# Any one done business with Shirts.io? This was my experience.



## leamsi4ever (Jul 5, 2011)

So I wanted to compare a few companies that do DTG printing, so I created accounts with some and ordered shirts.
I placed an order with Shirts.io then AFTER having paid it said they could not complete my order because the shipping address was in CA and I needed to have a Seller's permit on file which I didn't.
Later I got an e-mail (automated?) saying I had some credit in my account. I e-mailed the support e-mail telling them to please issue a refund but got no reply, I have tried e-mailing back but I never get a reply. 
Why would they allow the payment to go through If they will not be able to fulfill my order? At least they can answer my e-mail and issue a refund.

Since I can't get a hold of them I will have to dispute the charges with my credit card company.

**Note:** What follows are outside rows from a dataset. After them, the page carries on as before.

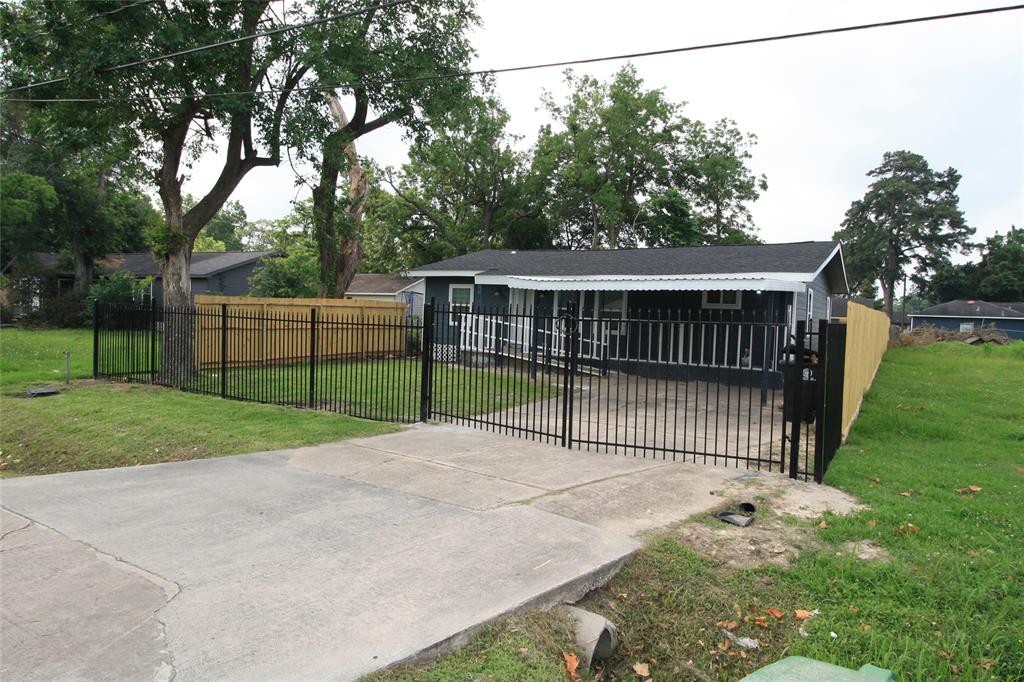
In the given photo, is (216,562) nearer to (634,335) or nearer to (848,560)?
(848,560)

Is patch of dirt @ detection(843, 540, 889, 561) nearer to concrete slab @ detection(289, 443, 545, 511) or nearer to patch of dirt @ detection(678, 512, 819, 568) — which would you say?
patch of dirt @ detection(678, 512, 819, 568)

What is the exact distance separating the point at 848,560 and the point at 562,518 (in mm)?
2023

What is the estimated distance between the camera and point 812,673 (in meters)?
2.40

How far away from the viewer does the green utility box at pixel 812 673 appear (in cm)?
228

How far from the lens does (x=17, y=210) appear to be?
Answer: 84.3ft

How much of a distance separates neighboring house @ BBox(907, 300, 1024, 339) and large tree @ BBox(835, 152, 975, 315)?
6.71m

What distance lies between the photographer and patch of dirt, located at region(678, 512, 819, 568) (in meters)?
4.44

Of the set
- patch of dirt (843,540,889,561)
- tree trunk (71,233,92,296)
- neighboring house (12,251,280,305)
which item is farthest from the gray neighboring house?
tree trunk (71,233,92,296)

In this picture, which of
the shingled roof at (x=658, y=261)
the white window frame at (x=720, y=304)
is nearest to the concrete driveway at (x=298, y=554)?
the white window frame at (x=720, y=304)

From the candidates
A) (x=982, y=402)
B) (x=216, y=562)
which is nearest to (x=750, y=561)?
(x=216, y=562)

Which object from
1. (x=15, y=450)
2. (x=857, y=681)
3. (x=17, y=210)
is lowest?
(x=15, y=450)

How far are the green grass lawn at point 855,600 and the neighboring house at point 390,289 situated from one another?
2278cm

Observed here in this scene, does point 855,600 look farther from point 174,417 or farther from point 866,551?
point 174,417

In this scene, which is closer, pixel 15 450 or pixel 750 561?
pixel 750 561
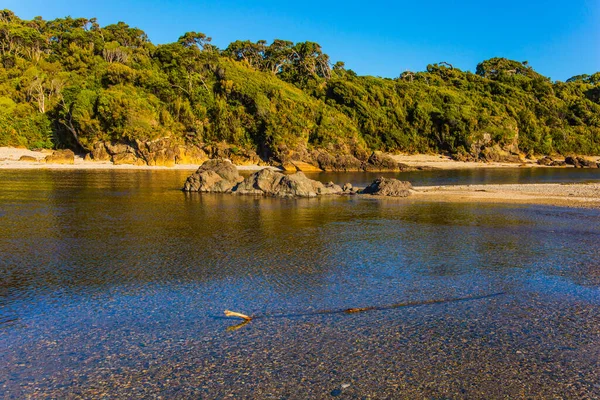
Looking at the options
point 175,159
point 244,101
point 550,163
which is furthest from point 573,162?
point 175,159

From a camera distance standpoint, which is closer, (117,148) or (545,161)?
(117,148)

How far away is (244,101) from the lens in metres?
88.6

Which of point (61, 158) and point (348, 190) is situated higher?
point (61, 158)

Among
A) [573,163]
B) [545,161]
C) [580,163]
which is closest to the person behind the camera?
→ [580,163]

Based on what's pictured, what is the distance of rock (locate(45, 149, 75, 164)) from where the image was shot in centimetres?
6569

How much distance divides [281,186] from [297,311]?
25806 millimetres

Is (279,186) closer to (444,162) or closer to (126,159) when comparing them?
(126,159)

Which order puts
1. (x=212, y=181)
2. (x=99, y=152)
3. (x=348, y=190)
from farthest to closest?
(x=99, y=152) → (x=212, y=181) → (x=348, y=190)

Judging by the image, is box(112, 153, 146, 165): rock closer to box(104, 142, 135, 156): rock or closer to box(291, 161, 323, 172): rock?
box(104, 142, 135, 156): rock

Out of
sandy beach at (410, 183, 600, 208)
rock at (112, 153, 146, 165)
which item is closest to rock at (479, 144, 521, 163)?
sandy beach at (410, 183, 600, 208)

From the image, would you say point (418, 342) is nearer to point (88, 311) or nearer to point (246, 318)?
point (246, 318)

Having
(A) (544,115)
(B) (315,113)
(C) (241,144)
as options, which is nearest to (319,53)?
(B) (315,113)

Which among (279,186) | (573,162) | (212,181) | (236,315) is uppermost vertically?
(573,162)

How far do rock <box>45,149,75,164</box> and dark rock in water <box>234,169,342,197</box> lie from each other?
A: 145ft
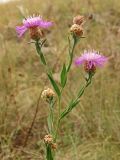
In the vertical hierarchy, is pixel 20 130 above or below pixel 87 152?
above

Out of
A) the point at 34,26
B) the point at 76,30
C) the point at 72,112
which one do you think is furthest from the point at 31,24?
the point at 72,112

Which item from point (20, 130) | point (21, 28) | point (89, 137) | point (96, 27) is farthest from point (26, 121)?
point (96, 27)

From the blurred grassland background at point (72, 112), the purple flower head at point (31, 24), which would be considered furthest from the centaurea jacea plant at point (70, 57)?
the blurred grassland background at point (72, 112)

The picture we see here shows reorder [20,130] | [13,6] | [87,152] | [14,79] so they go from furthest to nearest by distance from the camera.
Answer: [13,6], [14,79], [20,130], [87,152]

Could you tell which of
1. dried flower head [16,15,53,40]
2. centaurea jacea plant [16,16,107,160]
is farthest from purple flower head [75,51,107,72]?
dried flower head [16,15,53,40]

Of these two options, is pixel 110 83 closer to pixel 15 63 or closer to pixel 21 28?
pixel 15 63

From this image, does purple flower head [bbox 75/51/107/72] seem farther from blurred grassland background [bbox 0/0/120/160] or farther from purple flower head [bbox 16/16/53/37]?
blurred grassland background [bbox 0/0/120/160]

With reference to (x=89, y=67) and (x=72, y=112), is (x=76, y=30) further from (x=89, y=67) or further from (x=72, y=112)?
(x=72, y=112)

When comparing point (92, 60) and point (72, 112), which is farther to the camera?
point (72, 112)

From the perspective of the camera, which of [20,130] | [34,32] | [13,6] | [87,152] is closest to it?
[34,32]
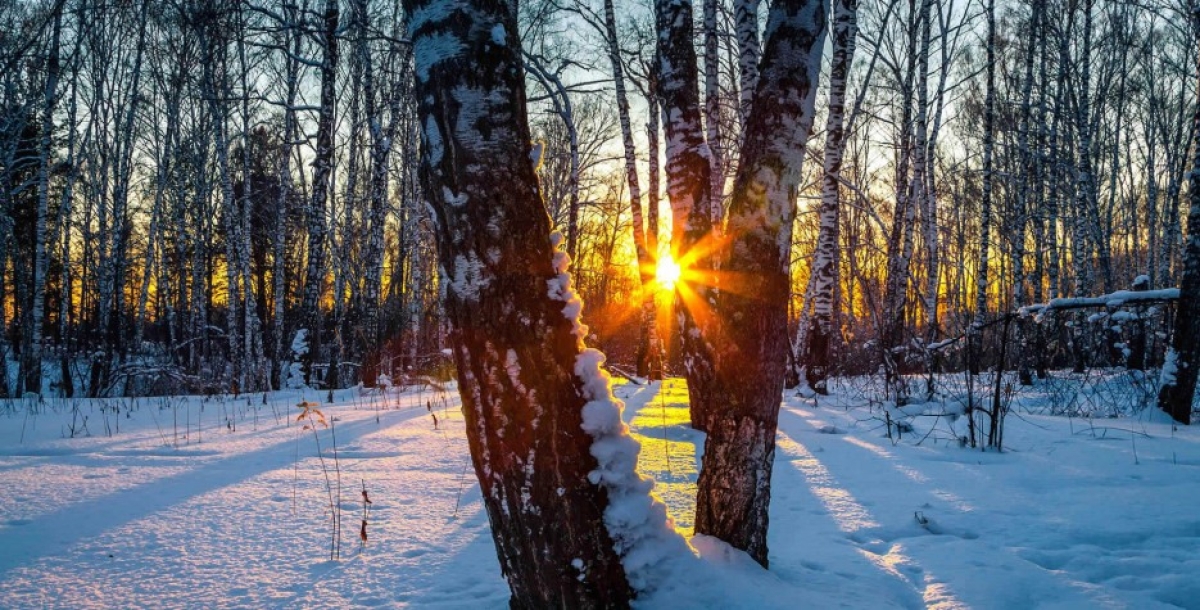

I just want to share my experience with everyone.
Thanks.


----------



## BandPrints (Feb 4, 2007)

I am sorry to hear your experience. Just so you know, you can get a California resale license for free online.


----------



## Pengo26 (Feb 18, 2015)

Sorry to hear. Yeah, shirts.io seems legit and they are (ooShirts owns it) but I think they are just taking too many clients.
I had samples from them and specifically told them to put our return address and they still didn't do it. Plus the prints were terrible, felt like it was screenprinted.


----------